Lancelot (que sa femme appelle Paul) apprend par la police que Irina a eu un accident de voiture. Comment est-ce possible alors qu'il l'a déposée à l'aéroport peu avant?

C'est alors qu'il se remémore qu'il a d'abord été marié avec Elisabeth. Et un jour qu'elle fit une sortie scolaire, en route pour aller chez son éditeur, il reçut dans la rue une chaussure sur la tête et c'est ainsi qu'il rencontra Irina furieuse quand il la lui rapporta et qu'elle lui dit que son mari l'avait sciemment jetée car elle appartenait à sa maîtresse. Grand malaise mais Irina le rejoint dans la rue ensuite.

Il décide alors de quitter Elisabeth dès son retour de voyage scolaire et s'installe chez Irina qui entretemps a viré son amant indélicat.

Lancelot se rend sur les lieux de l'accident puis est interrogé par la police. Et un soir il reçoit la visite du père d'Irina,  étonné de le voir alors qu'elle lui avait dit qu'il était mort!

Leur vie avait commencé à déraper quand ils avaient quitté Camerone pour la ville gelée et enneigée de Catano.
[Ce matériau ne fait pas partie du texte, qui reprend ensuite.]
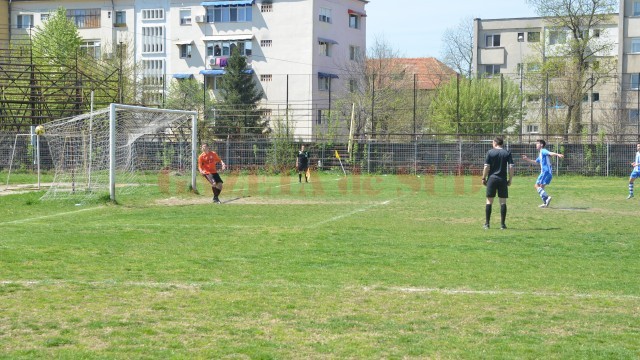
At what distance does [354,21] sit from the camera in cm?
7744

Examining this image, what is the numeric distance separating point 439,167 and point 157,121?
19454 mm

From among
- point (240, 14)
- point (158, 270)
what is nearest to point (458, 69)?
point (240, 14)

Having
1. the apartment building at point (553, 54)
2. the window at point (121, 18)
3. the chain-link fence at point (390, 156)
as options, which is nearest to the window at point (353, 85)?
the apartment building at point (553, 54)

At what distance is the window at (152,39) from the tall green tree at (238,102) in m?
12.2

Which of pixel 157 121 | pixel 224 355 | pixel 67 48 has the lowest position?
pixel 224 355

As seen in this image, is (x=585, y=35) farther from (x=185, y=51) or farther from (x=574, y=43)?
(x=185, y=51)

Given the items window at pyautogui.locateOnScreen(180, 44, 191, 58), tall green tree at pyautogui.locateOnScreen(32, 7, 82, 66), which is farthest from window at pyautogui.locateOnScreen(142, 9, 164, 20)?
tall green tree at pyautogui.locateOnScreen(32, 7, 82, 66)

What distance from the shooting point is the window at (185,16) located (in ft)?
247

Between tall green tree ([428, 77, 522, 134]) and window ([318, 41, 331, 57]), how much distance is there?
14.1m

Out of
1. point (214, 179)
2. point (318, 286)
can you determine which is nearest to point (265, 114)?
point (214, 179)

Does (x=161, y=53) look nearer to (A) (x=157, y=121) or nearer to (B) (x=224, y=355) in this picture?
(A) (x=157, y=121)

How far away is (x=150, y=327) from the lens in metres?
8.08

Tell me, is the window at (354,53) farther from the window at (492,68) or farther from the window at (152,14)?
the window at (152,14)

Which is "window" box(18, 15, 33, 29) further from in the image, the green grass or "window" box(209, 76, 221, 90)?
Answer: the green grass
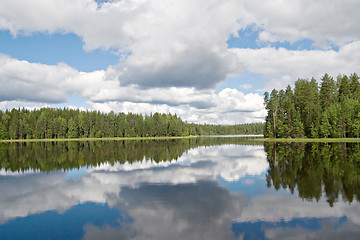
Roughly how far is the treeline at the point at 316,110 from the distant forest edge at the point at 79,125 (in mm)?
90380

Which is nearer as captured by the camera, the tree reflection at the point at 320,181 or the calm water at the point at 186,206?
the calm water at the point at 186,206

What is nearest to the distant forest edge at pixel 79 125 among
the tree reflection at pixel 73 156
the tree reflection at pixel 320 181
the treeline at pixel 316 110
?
the treeline at pixel 316 110

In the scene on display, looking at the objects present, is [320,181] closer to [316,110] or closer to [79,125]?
[316,110]

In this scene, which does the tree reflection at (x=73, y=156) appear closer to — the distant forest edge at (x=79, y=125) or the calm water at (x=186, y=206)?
the calm water at (x=186, y=206)

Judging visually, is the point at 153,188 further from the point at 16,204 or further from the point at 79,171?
the point at 79,171

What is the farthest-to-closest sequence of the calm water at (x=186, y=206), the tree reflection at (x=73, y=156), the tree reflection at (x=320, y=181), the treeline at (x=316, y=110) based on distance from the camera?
the treeline at (x=316, y=110), the tree reflection at (x=73, y=156), the tree reflection at (x=320, y=181), the calm water at (x=186, y=206)

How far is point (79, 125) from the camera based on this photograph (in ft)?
526

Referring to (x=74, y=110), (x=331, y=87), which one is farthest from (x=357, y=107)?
(x=74, y=110)

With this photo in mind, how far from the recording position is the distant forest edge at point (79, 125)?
151 meters

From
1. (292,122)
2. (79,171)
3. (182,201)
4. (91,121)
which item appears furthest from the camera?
(91,121)

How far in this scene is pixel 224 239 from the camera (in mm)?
10219

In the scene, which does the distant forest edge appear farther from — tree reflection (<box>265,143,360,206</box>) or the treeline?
tree reflection (<box>265,143,360,206</box>)

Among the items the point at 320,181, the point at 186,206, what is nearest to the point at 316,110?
the point at 320,181

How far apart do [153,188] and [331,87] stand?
9820 centimetres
Il revoit le père qui s'appelle Paco et qui dit que sa fille a fugué à 17 ans et a failli aller en prison pour trafic et vol. Et il dit à Lancelot qu'il n'y a jamais de départ d'avion la nuit. Elle lui a donc menti la nuit de sa mort.

Lancelot décide de vendre la maison et il rencontre Marie Marie d' une agence immobilière. 

Ainsi, au fil des pages, l'histoire entre Lancelot et Irina se trouble. Qui était-elle? L'a-t'elle trompée avec un certain Kurt? Pourquoi avoir quitté l'aéroport dans une voiture qui n'était pas la sienne.

Lancelot enquête sur le passé de sa femme. Elle aurait bien été "délinquante" !!! Et aujourd'hui encore!!!

Et Lancelot ne comprend pas que des meubles disparaissent régulièrement.

Autant d'énigmes qui font de ce livre singulier un texte entre polar et roman. On est dans l'entre-deux à tout point de vue : personnages, lieux, situations... Le lecteur vacille autant que le héros principal, ce Lancelot bien naïf décidément...

Ce roman est un "tourbillon" et le lecteur se doit de suivre ces tours et détours, magnifiquement racontés par Véronique Ovaldé. Elle sait nous surprendre, nous entraïner dans ce monde étrange où rien n'est acquis.

Un magnifique roman tel que je les aime entre onirisme, fantaisie philosophique (au sens noble et non rebutant du terme).

Une auteure au talent fou et à l'humour incisif à lire absolument.

Bonne lecture,

Denis

Et mon coeur transparent de Véronique Ovaldé (L'Olivier)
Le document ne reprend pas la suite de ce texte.